Dataset entries:
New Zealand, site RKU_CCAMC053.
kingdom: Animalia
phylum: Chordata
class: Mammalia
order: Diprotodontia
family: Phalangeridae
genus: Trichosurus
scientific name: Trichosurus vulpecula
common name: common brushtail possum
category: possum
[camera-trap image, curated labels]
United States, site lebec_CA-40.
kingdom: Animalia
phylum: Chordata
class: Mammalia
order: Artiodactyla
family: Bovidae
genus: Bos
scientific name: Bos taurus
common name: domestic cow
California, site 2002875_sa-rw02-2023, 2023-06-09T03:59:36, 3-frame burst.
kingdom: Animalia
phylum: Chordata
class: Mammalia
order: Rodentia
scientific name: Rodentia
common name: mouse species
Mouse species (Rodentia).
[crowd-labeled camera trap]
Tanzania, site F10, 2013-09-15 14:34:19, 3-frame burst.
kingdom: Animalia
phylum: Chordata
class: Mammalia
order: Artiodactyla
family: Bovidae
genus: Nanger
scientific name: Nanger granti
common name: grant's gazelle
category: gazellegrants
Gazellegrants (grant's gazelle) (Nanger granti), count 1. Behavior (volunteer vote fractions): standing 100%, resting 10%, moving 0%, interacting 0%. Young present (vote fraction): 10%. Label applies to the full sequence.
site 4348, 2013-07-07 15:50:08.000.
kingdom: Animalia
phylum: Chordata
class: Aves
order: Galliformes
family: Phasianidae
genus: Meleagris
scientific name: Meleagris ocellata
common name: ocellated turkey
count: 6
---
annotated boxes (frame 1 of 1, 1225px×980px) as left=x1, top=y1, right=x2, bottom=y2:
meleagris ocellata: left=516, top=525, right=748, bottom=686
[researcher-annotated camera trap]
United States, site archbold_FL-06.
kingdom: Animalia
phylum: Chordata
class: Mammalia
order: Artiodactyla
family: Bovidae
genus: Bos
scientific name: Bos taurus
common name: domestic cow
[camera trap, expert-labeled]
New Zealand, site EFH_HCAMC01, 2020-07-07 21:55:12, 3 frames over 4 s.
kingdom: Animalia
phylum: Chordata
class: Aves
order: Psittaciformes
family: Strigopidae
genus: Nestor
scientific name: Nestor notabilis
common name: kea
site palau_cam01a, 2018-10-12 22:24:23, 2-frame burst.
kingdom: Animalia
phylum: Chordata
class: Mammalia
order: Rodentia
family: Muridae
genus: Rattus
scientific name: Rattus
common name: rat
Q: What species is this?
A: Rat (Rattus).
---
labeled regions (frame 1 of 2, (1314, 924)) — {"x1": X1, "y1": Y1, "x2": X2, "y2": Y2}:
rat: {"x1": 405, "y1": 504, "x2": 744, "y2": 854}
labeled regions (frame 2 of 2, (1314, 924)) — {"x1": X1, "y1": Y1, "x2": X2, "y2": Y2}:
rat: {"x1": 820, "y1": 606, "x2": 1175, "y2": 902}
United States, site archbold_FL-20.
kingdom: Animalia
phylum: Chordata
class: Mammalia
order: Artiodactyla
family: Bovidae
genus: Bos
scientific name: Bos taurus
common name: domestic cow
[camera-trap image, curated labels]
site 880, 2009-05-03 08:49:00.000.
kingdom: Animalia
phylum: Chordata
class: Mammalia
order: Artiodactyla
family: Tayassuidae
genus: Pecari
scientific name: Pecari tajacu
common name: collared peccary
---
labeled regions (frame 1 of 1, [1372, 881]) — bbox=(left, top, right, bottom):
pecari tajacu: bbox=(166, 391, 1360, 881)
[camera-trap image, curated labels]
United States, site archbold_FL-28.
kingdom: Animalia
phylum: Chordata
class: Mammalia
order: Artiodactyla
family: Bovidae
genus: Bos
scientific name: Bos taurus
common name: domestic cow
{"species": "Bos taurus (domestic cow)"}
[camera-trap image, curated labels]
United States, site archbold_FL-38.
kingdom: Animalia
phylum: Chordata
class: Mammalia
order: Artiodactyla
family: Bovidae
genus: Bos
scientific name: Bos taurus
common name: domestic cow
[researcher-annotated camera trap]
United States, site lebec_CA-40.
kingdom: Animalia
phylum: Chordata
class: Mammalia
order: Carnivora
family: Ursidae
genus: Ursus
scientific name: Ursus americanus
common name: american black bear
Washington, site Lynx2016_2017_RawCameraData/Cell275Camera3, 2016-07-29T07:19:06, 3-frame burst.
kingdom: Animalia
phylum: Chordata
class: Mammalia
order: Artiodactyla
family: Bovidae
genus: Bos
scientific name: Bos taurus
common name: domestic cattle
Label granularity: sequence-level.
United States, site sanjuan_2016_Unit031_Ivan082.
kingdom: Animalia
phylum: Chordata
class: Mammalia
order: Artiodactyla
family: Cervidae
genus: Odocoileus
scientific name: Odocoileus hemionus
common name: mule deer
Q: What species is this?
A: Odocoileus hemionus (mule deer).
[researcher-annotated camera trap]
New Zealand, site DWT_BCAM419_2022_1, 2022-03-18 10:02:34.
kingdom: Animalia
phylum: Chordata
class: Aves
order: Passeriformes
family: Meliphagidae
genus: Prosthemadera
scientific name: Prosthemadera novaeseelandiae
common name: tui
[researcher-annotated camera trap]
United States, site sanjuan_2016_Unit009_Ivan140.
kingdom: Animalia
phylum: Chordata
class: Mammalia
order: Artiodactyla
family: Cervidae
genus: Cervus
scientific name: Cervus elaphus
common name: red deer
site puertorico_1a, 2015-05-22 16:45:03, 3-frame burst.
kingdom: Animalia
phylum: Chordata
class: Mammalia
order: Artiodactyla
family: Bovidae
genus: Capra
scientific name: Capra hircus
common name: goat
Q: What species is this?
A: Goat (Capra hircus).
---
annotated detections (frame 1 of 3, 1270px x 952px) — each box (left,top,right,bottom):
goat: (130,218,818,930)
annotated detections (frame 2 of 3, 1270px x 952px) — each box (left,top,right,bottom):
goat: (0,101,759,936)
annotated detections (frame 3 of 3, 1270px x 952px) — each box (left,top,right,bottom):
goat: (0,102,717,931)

_Problem details_.
Every entry above must be reproduced exactly.

_Written solution_.
New Zealand, site RKU_CCAMC053.
kingdom: Animalia
phylum: Chordata
class: Mammalia
order: Diprotodontia
family: Phalangeridae
genus: Trichosurus
scientific name: Trichosurus vulpecula
common name: common brushtail possum
category: possum
[camera-trap image, curated labels]
United States, site lebec_CA-40.
kingdom: Animalia
phylum: Chordata
class: Mammalia
order: Artiodactyla
family: Bovidae
genus: Bos
scientific name: Bos taurus
common name: domestic cow
California, site 2002875_sa-rw02-2023, 2023-06-09T03:59:36, 3-frame burst.
kingdom: Animalia
phylum: Chordata
class: Mammalia
order: Rodentia
scientific name: Rodentia
common name: mouse species
Mouse species (Rodentia).
[crowd-labeled camera trap]
Tanzania, site F10, 2013-09-15 14:34:19, 3-frame burst.
kingdom: Animalia
phylum: Chordata
class: Mammalia
order: Artiodactyla
family: Bovidae
genus: Nanger
scientific name: Nanger granti
common name: grant's gazelle
category: gazellegrants
Gazellegrants (grant's gazelle) (Nanger granti), count 1. Behavior (volunteer vote fractions): standing 100%, resting 10%, moving 0%, interacting 0%. Young present (vote fraction): 10%. Label applies to the full sequence.
site 4348, 2013-07-07 15:50:08.000.
kingdom: Animalia
phylum: Chordata
class: Aves
order: Galliformes
family: Phasianidae
genus: Meleagris
scientific name: Meleagris ocellata
common name: ocellated turkey
count: 6
---
annotated boxes (frame 1 of 1, 1225px×980px) as left=x1, top=y1, right=x2, bottom=y2:
meleagris ocellata: left=516, top=525, right=748, bottom=686
[researcher-annotated camera trap]
United States, site archbold_FL-06.
kingdom: Animalia
phylum: Chordata
class: Mammalia
order: Artiodactyla
family: Bovidae
genus: Bos
scientific name: Bos taurus
common name: domestic cow
[camera trap, expert-labeled]
New Zealand, site EFH_HCAMC01, 2020-07-07 21:55:12, 3 frames over 4 s.
kingdom: Animalia
phylum: Chordata
class: Aves
order: Psittaciformes
family: Strigopidae
genus: Nestor
scientific name: Nestor notabilis
common name: kea
site palau_cam01a, 2018-10-12 22:24:23, 2-frame burst.
kingdom: Animalia
phylum: Chordata
class: Mammalia
order: Rodentia
family: Muridae
genus: Rattus
scientific name: Rattus
common name: rat
Q: What species is this?
A: Rat (Rattus).
---
labeled regions (frame 1 of 2, (1314, 924)) — {"x1": X1, "y1": Y1, "x2": X2, "y2": Y2}:
rat: {"x1": 405, "y1": 504, "x2": 744, "y2": 854}
labeled regions (frame 2 of 2, (1314, 924)) — {"x1": X1, "y1": Y1, "x2": X2, "y2": Y2}:
rat: {"x1": 820, "y1": 606, "x2": 1175, "y2": 902}
United States, site archbold_FL-20.
kingdom: Animalia
phylum: Chordata
class: Mammalia
order: Artiodactyla
family: Bovidae
genus: Bos
scientific name: Bos taurus
common name: domestic cow
[camera-trap image, curated labels]
site 880, 2009-05-03 08:49:00.000.
kingdom: Animalia
phylum: Chordata
class: Mammalia
order: Artiodactyla
family: Tayassuidae
genus: Pecari
scientific name: Pecari tajacu
common name: collared peccary
---
labeled regions (frame 1 of 1, [1372, 881]) — bbox=(left, top, right, bottom):
pecari tajacu: bbox=(166, 391, 1360, 881)
[camera-trap image, curated labels]
United States, site archbold_FL-28.
kingdom: Animalia
phylum: Chordata
class: Mammalia
order: Artiodactyla
family: Bovidae
genus: Bos
scientific name: Bos taurus
common name: domestic cow
{"species": "Bos taurus (domestic cow)"}
[camera-trap image, curated labels]
United States, site archbold_FL-38.
kingdom: Animalia
phylum: Chordata
class: Mammalia
order: Artiodactyla
family: Bovidae
genus: Bos
scientific name: Bos taurus
common name: domestic cow
[researcher-annotated camera trap]
United States, site lebec_CA-40.
kingdom: Animalia
phylum: Chordata
class: Mammalia
order: Carnivora
family: Ursidae
genus: Ursus
scientific name: Ursus americanus
common name: american black bear
Washington, site Lynx2016_2017_RawCameraData/Cell275Camera3, 2016-07-29T07:19:06, 3-frame burst.
kingdom: Animalia
phylum: Chordata
class: Mammalia
order: Artiodactyla
family: Bovidae
genus: Bos
scientific name: Bos taurus
common name: domestic cattle
Label granularity: sequence-level.
United States, site sanjuan_2016_Unit031_Ivan082.
kingdom: Animalia
phylum: Chordata
class: Mammalia
order: Artiodactyla
family: Cervidae
genus: Odocoileus
scientific name: Odocoileus hemionus
common name: mule deer
Q: What species is this?
A: Odocoileus hemionus (mule deer).
[researcher-annotated camera trap]
New Zealand, site DWT_BCAM419_2022_1, 2022-03-18 10:02:34.
kingdom: Animalia
phylum: Chordata
class: Aves
order: Passeriformes
family: Meliphagidae
genus: Prosthemadera
scientific name: Prosthemadera novaeseelandiae
common name: tui
[researcher-annotated camera trap]
United States, site sanjuan_2016_Unit009_Ivan140.
kingdom: Animalia
phylum: Chordata
class: Mammalia
order: Artiodactyla
family: Cervidae
genus: Cervus
scientific name: Cervus elaphus
common name: red deer
site puertorico_1a, 2015-05-22 16:45:03, 3-frame burst.
kingdom: Animalia
phylum: Chordata
class: Mammalia
order: Artiodactyla
family: Bovidae
genus: Capra
scientific name: Capra hircus
common name: goat
Q: What species is this?
A: Goat (Capra hircus).
---
annotated detections (frame 1 of 3, 1270px x 952px) — each box (left,top,right,bottom):
goat: (130,218,818,930)
annotated detections (frame 2 of 3, 1270px x 952px) — each box (left,top,right,bottom):
goat: (0,101,759,936)
annotated detections (frame 3 of 3, 1270px x 952px) — each box (left,top,right,bottom):
goat: (0,102,717,931)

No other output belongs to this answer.